MINNEAPOLIS (WCCO) -- A group of lawmakers is expected to present a final proposal for frontline worker pay bonuses on Thursday. The legislature set aside $250 million and is letting the group decide who gets the money and how much they get. Then everyone would vote on a bill later this month.

The frontline worker pay group is having their final meeting Thursday before a Monday deadline set by law to have recommendations in place.

The goal is that all of the legislature would come back here to the capitol some time this month and vote on it, so pandemic frontline workers can get their bonus pay as soon as possible.

Earlier this week, DFL lawmakers pitched setting up a process for workers to apply. Baseline checks would be $1,500 but would likely shrink depending on the number of applicants.

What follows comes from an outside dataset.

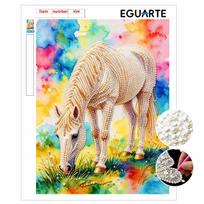 DIY Pearl Art Painting Majestic Horse Handmade Craft Modern Wall Decor Leisure Relax Activity Nice Gift for Novice Art Practitioners Home 30x40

Qualifying workers would include many industries beyond just health care, and those employees would need to work in person without any option to work from home.

Meanwhile, Republicans wanted to prioritize health care workers and nursing home staff who still showed up to work when there were known sick people around them.

The original plan was to come back later this month to vote on frontline worker bonuses but now that's unclear. Gov. Tim Walz says for him to call a special session, he wants assurances first from Senate Republicans that they won't fire Health Commissioner Jan Malcolm upon return, which they have the power to do. A couple of Republicans have scrutinized her job performance in recent days.